— TEKS BACAAN —
Daya Tarik karya Dwi terletak pada kesederhanaannya dalam menyampai pesan. Lewat pertanda yang disebar dengan jala visualisasi imaji, ia memperoleh berbagai respons dan apresiasi dari para hadirin. Ada hal yang luput diperhatikan Dwi, dan ini sedikit fatal, kealpaan nama dari setiap lukisan yang ada dalam pameran. Sehingga pengunjung pameran merasa kesulitan dalam meneroka hasil karya Dwi Duest. Atau memang ini merupakan strategi estetis yng berusaha ia tawarkan kepada khalayak seni rupa Sidoarjo?

Tafsir Eve

Tentu, membaca Dwi tidak bisa dibaca secara parsial tanpa melihat latar belakang akademik yang mengambil Desain Komunikasi Visual. Secara tak sadar, karya Dwi banyak menggunakan anasir tipografi berupa catatan pribadi, sajak, puisi, penomoran, hingga titimangsa. Berikut di antara unsur tipografi berupa sajak yang terbaca:

Aku pulang

Ia yang aku sebut rumah

 

Dunia yang terlalu mendesing

Sudah cukup melihat

Teligaku lelah

 

Bait puisi ini terlampir di ujung kanan lukisan dengan model seorang penari remo dengan senyum merekah. Lukisan ini begitu ramai. Potret harimau menerkam, perempuan dengan sayap mengembang, dua lelaki menunduk tanpa wajah,serta garis, guratan, arsiran bolpoin, pensil, cat air yang saling memantulkan semesta tafsir. Ada semacam plot yang berusaha dibangun untuk menarasikan hubungan tubuh perempuan di hadapan realitas budaya Jawa dalam simbol penari Remo. Dwi berusaha membebaskan tubuh perempuan dari stigma negatif yang berkembang di kalangan masyarakat dengan kultur patriarkis. Pertanyaannya adalah apakah tipografi puisi yang berisi tentang pencarian makna pulang dengan narasi tubuh perempuan memiliki korelasi saling membangun atau justru hanya sebagai pelengkap sajian visual saja tanpa menimbang fungsi estetika secara fundamental?

— TUGAS ANDA —
- a) Menurut teks tentang karya Dwi Duest, apa latar belakang akademik Dwi?
- b) Kutiplah teks tentang karya Dwi Duest dari "Daya Tarik karya" sampai "seni rupa Sidoarjo?".
- c) Tuliskan lanjutan teks tentang karya Dwi Duest setelah kalimat terakhirnya.

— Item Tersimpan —
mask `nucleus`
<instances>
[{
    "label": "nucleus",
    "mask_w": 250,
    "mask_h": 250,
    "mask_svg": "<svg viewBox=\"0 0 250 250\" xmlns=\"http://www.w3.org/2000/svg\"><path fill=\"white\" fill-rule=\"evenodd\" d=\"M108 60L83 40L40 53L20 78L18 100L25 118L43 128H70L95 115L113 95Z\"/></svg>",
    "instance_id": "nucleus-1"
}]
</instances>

— JAWABAN BERURUTAN —
- a) Desain Komunikasi Visual.

- b)
Daya Tarik karya Dwi terletak pada kesederhanaannya dalam menyampai pesan. Lewat pertanda yang disebar dengan jala visualisasi imaji, ia memperoleh berbagai respons dan apresiasi dari para hadirin. Ada hal yang luput diperhatikan Dwi, dan ini sedikit fatal, kealpaan nama dari setiap lukisan yang ada dalam pameran. Sehingga pengunjung pameran merasa kesulitan dalam meneroka hasil karya Dwi Duest. Atau memang ini merupakan strategi estetis yng berusaha ia tawarkan kepada khalayak seni rupa Sidoarjo?

- c)
Tafsir Eve

Ada sekitar 4 karangan Dwi yang mengandung unsur perempuan telanjang. Melalui guratan dan detail memikat, Dwi merepresentasikan ketelanjangan perempuan sebagai perlawanan terhadap stereotip, stigma negatif dan objektivikasi tubuh perempuan. Upaya demistifikasi tubuh perempuan yang hanya dipandang sebagai objek seksual, pemuas nafsu, diejawentahkan dalam ilustrasi perempuan dengan berbagai pose telanjang.


Modernisasi membawa manusia dalam kondisi simulacra; manusia diarahkan pada dunia citraan yang mampu memberikan kepuasan pada hasrat-hasrat pemilikan tanda. Baudillard menambahkan, masyarakat akan digiring pada fetisisme terhadap materi, produk, dan komoditi yang berpangkal pada kapital. Hal ini mengakibatkan banjirnya budaya konsumerisme akut masyarakat urban.

Dampak yang sama terjadi pada anggapan bahwa tubuh perempuan adalah materi yang bebas diekploitasi. Penghapusan identitas, akal, subjek, dan jiwa perempuan secara ugal-ugalan. Inilah yang berusaha digugat oleh paham kesetaraan gender. Sepertinya, Dwi memposisikan karyanya sejalan dengan ideologi feminisme.

Dalam tradisi islam, terdapat kisah Adam dan Hawa. Keduanya adalah manusia pertama yang diciptakan Allah sebagai khalifah di bumi. Mereka menghuni surga Firdaus. Sebelum mereka dibuang dari surga akibat melakukan dosa dengan memakan buah khuldi atas hasutan iblis. Dalam keadaan telanjang, mereka turun ke bumi. Inilah asal mula kehidupan.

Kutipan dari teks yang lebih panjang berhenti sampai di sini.